Colonel Taylor assigned Captain Monroe of the 4th Artillery in command of Fort Basinger and stationed one company of troops and approximately 85 sick men and some Indians at the fortification. Captain Monroe was also charged with finishing the construction of the blockhouses and stockades around Fort Basinger.

The remaining troops marched south from Fort Basinger and on December 25, 1837, they engaged in the Battle of Lake Okeechobee. Colonel Taylor’s detachment suffered 26 killed and 112 wounded and had to retreat back to Fort Basinger. After a short stay at Fort Basinger Colonel Taylor’s detachment made their way to Fort Gardiner, where they set up a makeshift hospital. A military escort accompanied many of the wounded soldiers to Fort Brooke for additional medical attention.

Fort Basinger survived the Second Seminole War and was used by U.S. Army troops and militiamen during the Third Seminole War (1855–1858). It was eventually abandoned at the end of the Third Seminole War and most likely eroded away.

==Fort Basinger’s Namesake: William Elon Basinger==

William Elon Basinger was born on September 27, 1806, in Savannah, Georgia. He was the great-grandson of Peter Tondee (c. 1723 – 1775), who owned and operated Tondee’s Tavern in Savannah, where the first meetings of revolutionary sentiment were held in the Georgia Colony in 1770. Tondee’s Tavern became a hub for opposition to the British Empire’s control of the Thirteen American Colonies.

■ ■ ■

ACTIVITIES:
A – Repeat word for word the part of the Fort Basinger passage starting at "The remaining troops" and ending at "additional medical attention.".
B – For each statement, decide whether the Fort Basinger passage agrees with it, answering yes or no and quoting the words of the passage that decide it. (i) Captain Monroe belonged to the 4th Artillery. (ii) Colonel Taylor's detachment set up its makeshift hospital at Fort Brooke. (iii) William Elon Basinger was born in Savannah, Georgia.

■ ■ ■

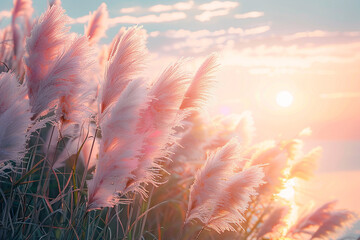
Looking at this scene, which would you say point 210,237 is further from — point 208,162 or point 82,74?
point 82,74

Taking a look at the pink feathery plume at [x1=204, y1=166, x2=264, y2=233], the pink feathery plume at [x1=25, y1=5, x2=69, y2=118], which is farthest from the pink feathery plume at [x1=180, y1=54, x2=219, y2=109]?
the pink feathery plume at [x1=25, y1=5, x2=69, y2=118]

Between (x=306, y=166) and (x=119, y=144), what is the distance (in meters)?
2.81

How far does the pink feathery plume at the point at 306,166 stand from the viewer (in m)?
4.20

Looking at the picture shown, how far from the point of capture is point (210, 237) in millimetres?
3844

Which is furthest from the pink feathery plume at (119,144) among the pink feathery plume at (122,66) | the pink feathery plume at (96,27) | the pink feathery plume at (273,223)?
the pink feathery plume at (96,27)

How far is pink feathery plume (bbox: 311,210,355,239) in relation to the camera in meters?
4.23

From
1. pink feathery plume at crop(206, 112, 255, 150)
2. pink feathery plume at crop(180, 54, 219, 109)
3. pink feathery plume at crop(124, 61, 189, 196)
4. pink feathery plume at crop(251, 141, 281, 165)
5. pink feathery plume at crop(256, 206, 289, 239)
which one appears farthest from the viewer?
pink feathery plume at crop(206, 112, 255, 150)

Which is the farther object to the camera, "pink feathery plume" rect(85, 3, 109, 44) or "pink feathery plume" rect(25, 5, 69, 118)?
"pink feathery plume" rect(85, 3, 109, 44)

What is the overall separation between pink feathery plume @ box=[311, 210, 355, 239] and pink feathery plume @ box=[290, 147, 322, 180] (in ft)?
1.59

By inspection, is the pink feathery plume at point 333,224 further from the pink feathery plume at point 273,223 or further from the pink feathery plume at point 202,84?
the pink feathery plume at point 202,84

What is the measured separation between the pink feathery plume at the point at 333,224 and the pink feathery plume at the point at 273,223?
1098mm

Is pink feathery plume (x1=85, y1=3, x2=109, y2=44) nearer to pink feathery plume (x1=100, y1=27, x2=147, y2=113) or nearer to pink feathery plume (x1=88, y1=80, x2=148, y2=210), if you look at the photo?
pink feathery plume (x1=100, y1=27, x2=147, y2=113)

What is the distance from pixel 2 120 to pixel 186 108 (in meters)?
0.94

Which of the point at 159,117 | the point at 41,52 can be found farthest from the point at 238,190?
the point at 41,52
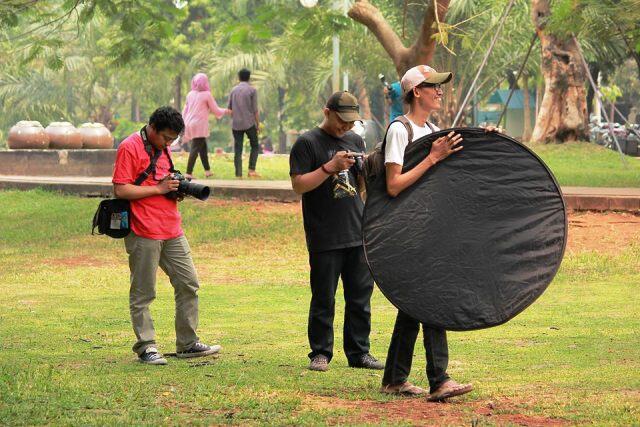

■ ■ ■

PER-TASK ANSWERS:
A –
The remaining troops marched south from Fort Basinger and on December 25, 1837, they engaged in the Battle of Lake Okeechobee. Colonel Taylor’s detachment suffered 26 killed and 112 wounded and had to retreat back to Fort Basinger. After a short stay at Fort Basinger Colonel Taylor’s detachment made their way to Fort Gardiner, where they set up a makeshift hospital. A military escort accompanied many of the wounded soldiers to Fort Brooke for additional medical attention.

B –
(i) Yes: "Captain Monroe of the 4th Artillery"
(ii) No: "made their way to Fort Gardiner, where they set up a makeshift hospital"
(iii) Yes: "born on September 27, 1806, in Savannah, Georgia"